Employees at the monarch’s former residence reportedly received notices during a church service for the Queen
As memorial events were being held for Queen Elizabeth II, dozens of King Charles’ staff received notice they could be about to lose their jobs, the Guardian reported on Tuesday.
According to the newspaper, private secretaries, the finance office, the communications team, and household staff – up to 100 employees in total – found out that their jobs were at risk on Monday, during a thanksgiving service for the Queen at St Giles’ Cathedral in Edinburgh.
“Everybody is absolutely livid, including private secretaries and the senior team. All the staff have been working late every night since Thursday, to be met with this. People were visibly shaken by it,” one source said.
The monarch’s private secretary, Sir Clive Alderton, broke the “unsettling news” about upcoming redundancies in a letter to the staff, seen by the newspaper.
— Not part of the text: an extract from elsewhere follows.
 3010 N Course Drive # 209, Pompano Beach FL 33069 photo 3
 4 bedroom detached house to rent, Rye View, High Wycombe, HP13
He explained that as the new monarch prepares to move his office from his former official residence, Clarence House, to Buckingham Palace, the work of those employees who used to support the former prince of Wales’ personal interests, former activities and household operations “will no longer be needed.”
He made it clear that certain members of staff providing “direct, close, personal support and advice” to Charles III and his wife Camilla, would keep their jobs.
Charles III becomes new British monarch
A Clarence House spokesman, as quoted by The Guardian, said that while some redundancies “will be unavoidable,” the royal household is urgently working “to identify alternative roles for the greatest number of staff.”
As Charles III is getting used to his duties, details are emerging concerning his character. His aides, quoted by Reuters, describe him as a fun person with a “wicked sense of humour” but also short-tempered and demanding.
On Tuesday, when signing a visitor’s book in Northern Ireland he lost his patience due to a leaking pen saying “I can’t bear this bloody thing… every stinking time.”
Prior to that, during an Accession Council on Saturday Charles III looked irritated by an ink well while signing documents, and aсtively gesticulated until an aide took it away.